Vers une généralisation des réseaux personnels

Par 18 novembre 2008
Mots-clés : Smart city

Magnet Beyond développe une infrastructure capable de gérer depuis une même interface l'ensemble des équipements informatiques d'un individu ou d'un groupe.

Le projet européen Magnet Beyond veut rendre les réseaux personnels (PN) accessibles à tous, même aux utilisateurs n'ayant aucune connaissance en matière de technologies.
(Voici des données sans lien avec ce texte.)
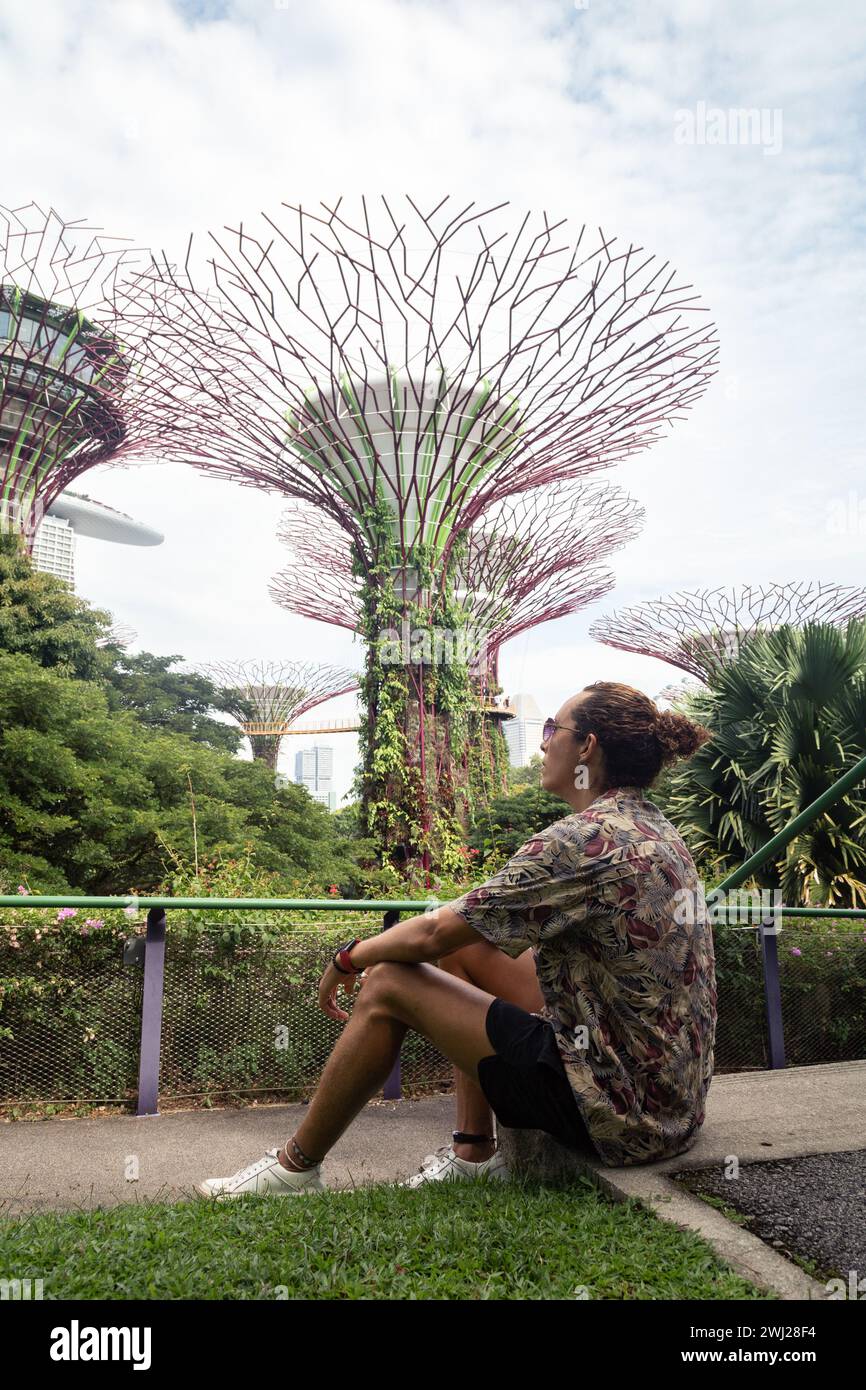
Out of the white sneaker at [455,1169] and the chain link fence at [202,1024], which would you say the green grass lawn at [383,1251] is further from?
the chain link fence at [202,1024]

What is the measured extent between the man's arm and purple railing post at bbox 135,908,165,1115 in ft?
5.72

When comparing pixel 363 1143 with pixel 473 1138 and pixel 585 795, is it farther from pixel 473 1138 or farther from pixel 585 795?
pixel 585 795

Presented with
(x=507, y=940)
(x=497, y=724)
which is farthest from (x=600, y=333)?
(x=497, y=724)

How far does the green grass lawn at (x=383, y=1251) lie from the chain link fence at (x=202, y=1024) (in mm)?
1598

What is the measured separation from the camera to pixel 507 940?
1.95 meters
Il travaille sur un système capable de réunir et gérer sur une même interface l'ensemble des informations qui transitent sur les différents équipements informatiques d'un groupe (personne, entreprise, lieu) : téléphones et ordinateurs portables, netbook, capteurs, technologies embarquées dans le véhicule et à son domicile... Chaque individu jonglera en effet avec une multitude de réseaux personnels d'ici 2017. Autant dire qu'il sera impossible de gérer l'ensemble des données, des fonctions et des services proposés sur ces multiples outils. Selon ses initiateurs, le projet permettra de se créer un réseau personnel quelles que soient les technologies utilisées pour ses différents appareils.
Interopérabilité avec tous les protocoles
Mais aussi de relier plusieurs réseaux entre eux, et d'y accéder depuis une seule interface. Les utilisateurs profiteront ainsi de fédérations de PN, c'est-à-dire la liaison temporaire de réseaux appartenant à ses amis, collègues ou clients. Si le propriétaire d'un réseau est en déplacement, le système donnera la possibilité de se relier à ceux des personnes rencontrées sur le terrain. En termes de connectivité, le système autorise des connexions sur des réseaux de plusieurs fréquences radio, du Bluetooth à la 3G. Il est aussi capable d'assurer la connexion à des protocoles émergents comme la B3G (Beyond 3G). Pour accéder à ces données, les responsables ont aussi mis au point deux interfaces d'accès, l'une prévue pour des communications bas débit, l'autre dédiée à des liaisons en haut débit.
Systèmes d'encryptage et anonymisation des données
La première autorisera des transmissions sur une portée de moins de 10 mètres, en dessous de 100 kbps.Elle est basée sur une transmission en ultra large-bande (UWB), est peu coûteuse et simple à intégrer dans les appareils, arguent ses créateurs. La seconde autorise des transmissions jusqu'à 130 Mbps. Les deux interfaces peuvent coexister sur le même appareil. Côté sécurité, la solution embarque entre autres choses un système d'encryptage. L'anonymat des utilisateurs est assuré en utilisant un avatar qui leur fournit une identité virtuelle. Plusieurs tests ont déjà été réalisés. La première période de recherche du projet, initié en janvier 2006, est arrivée à son terme. Aucune date de commercialisation n'est encore envisagée.